--- START ---

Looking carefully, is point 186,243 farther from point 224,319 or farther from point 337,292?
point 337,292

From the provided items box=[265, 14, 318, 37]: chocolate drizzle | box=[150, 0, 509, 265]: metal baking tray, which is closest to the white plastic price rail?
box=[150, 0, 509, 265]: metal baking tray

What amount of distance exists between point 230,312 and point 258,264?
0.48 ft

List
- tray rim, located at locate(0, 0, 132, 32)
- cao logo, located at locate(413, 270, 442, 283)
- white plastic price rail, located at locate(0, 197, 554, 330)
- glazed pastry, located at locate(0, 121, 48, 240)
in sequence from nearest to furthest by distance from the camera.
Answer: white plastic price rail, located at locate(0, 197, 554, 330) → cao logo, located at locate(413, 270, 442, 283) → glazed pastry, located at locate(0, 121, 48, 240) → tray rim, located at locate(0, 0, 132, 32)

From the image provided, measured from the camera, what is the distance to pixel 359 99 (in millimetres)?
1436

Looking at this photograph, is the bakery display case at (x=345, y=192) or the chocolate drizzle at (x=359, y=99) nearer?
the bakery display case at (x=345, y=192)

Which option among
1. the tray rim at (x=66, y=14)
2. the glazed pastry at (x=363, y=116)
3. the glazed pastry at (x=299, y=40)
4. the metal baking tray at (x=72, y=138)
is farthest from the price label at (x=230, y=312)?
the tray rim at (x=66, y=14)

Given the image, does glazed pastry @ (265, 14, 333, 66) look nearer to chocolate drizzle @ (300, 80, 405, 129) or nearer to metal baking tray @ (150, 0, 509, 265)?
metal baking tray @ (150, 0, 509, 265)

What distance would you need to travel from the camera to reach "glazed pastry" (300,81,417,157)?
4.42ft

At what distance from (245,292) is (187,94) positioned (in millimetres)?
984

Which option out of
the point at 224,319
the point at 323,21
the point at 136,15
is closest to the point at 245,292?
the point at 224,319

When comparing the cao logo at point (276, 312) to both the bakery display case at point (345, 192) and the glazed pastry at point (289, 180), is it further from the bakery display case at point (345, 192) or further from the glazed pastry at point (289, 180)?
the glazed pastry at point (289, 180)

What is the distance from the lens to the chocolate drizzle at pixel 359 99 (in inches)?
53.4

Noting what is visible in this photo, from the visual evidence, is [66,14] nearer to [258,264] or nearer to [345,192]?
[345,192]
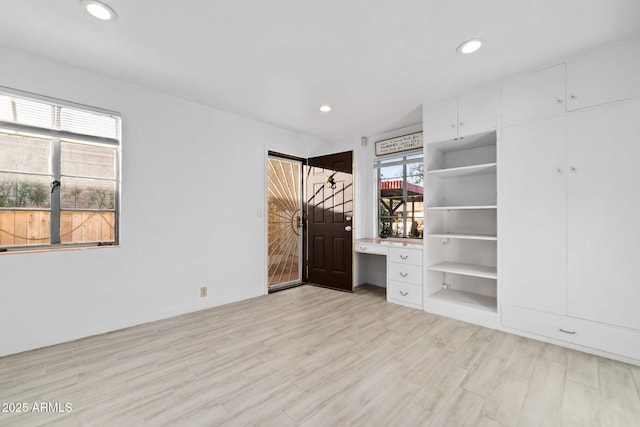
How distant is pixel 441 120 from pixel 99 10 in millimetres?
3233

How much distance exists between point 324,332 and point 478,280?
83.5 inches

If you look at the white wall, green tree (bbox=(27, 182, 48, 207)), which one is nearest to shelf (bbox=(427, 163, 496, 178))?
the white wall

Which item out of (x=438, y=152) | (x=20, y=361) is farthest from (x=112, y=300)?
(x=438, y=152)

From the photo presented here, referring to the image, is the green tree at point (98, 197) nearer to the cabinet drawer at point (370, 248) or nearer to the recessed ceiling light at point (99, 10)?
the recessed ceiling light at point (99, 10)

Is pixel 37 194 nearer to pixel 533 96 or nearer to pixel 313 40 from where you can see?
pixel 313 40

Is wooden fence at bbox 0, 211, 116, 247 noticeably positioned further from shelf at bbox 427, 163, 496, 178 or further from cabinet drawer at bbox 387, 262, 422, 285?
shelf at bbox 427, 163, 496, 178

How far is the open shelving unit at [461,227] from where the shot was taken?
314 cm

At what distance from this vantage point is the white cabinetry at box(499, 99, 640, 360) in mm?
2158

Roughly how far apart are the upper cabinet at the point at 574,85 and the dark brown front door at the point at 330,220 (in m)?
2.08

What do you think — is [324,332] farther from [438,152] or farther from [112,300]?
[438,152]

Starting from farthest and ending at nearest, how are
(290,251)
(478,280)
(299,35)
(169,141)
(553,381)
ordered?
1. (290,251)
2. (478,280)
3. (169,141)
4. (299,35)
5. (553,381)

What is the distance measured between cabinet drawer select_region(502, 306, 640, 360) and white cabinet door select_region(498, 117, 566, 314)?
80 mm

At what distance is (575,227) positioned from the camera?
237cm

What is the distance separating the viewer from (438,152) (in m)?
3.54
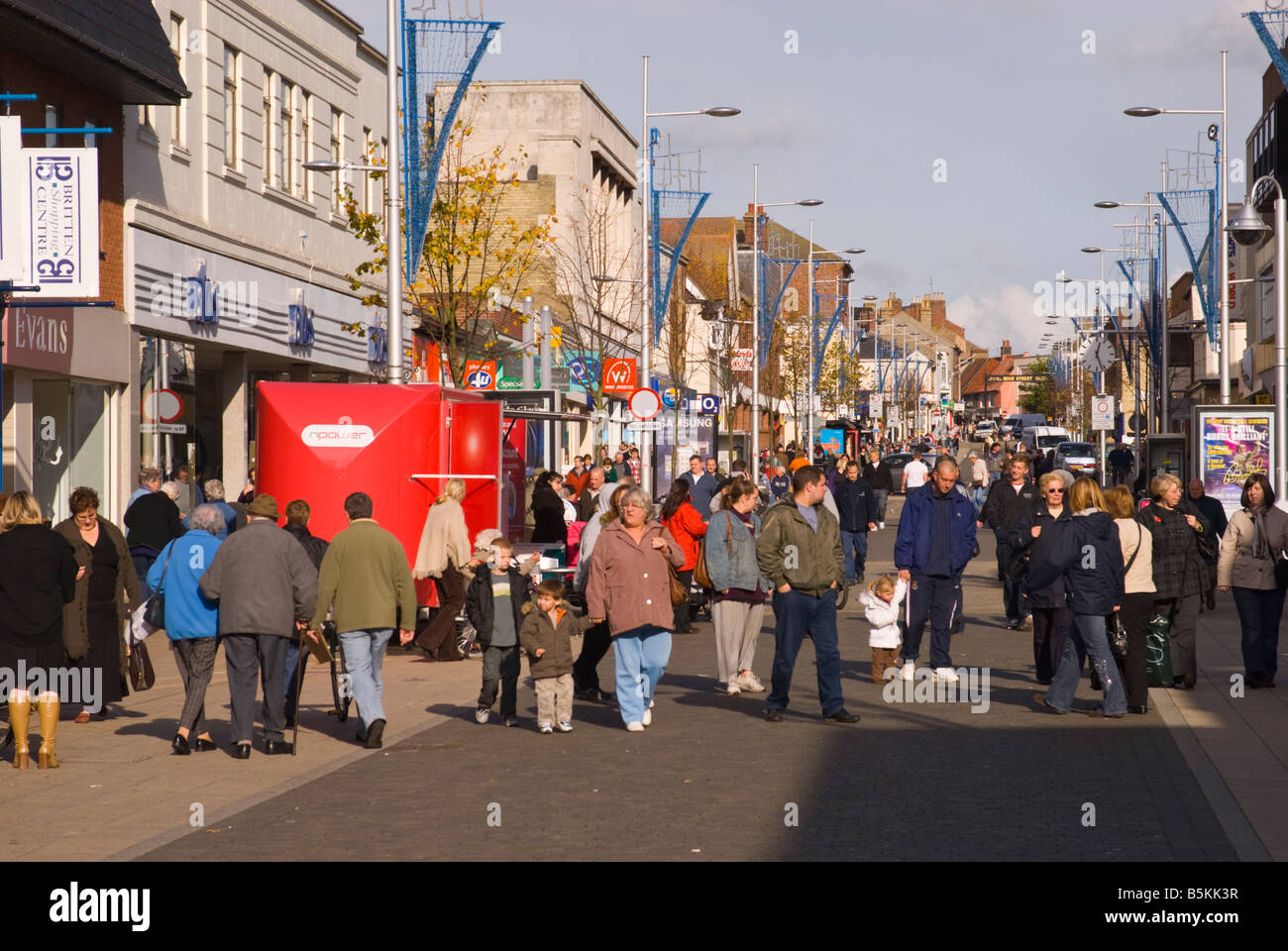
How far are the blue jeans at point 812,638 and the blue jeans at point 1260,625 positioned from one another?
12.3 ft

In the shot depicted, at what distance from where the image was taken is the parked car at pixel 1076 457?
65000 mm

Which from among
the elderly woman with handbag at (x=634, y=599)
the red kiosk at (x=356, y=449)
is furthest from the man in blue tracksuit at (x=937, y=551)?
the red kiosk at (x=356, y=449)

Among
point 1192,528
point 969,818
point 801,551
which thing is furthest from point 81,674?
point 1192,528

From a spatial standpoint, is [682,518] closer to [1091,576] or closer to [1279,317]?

--- END ---

> _Job_: Extract every line from the one with "How far are" down to the final line above, both included, exactly as written.

> _Written solution_:
How far are the blue jeans at point 812,638 and the blue jeans at point 1260,625 positioned from one another?
12.3 ft

In the shot depicted, at what distance from where the image was taken is the parked car at pixel 1076 457?
65000 mm

Which from among
the elderly woman with handbag at (x=634, y=599)
the red kiosk at (x=356, y=449)
is furthest from the man in blue tracksuit at (x=937, y=551)?
the red kiosk at (x=356, y=449)

Among
point 1192,528
point 969,818
point 801,551
which thing is furthest from point 81,674?
point 1192,528

From a spatial standpoint, is [682,518] closer to [1091,576] or closer to [1279,317]?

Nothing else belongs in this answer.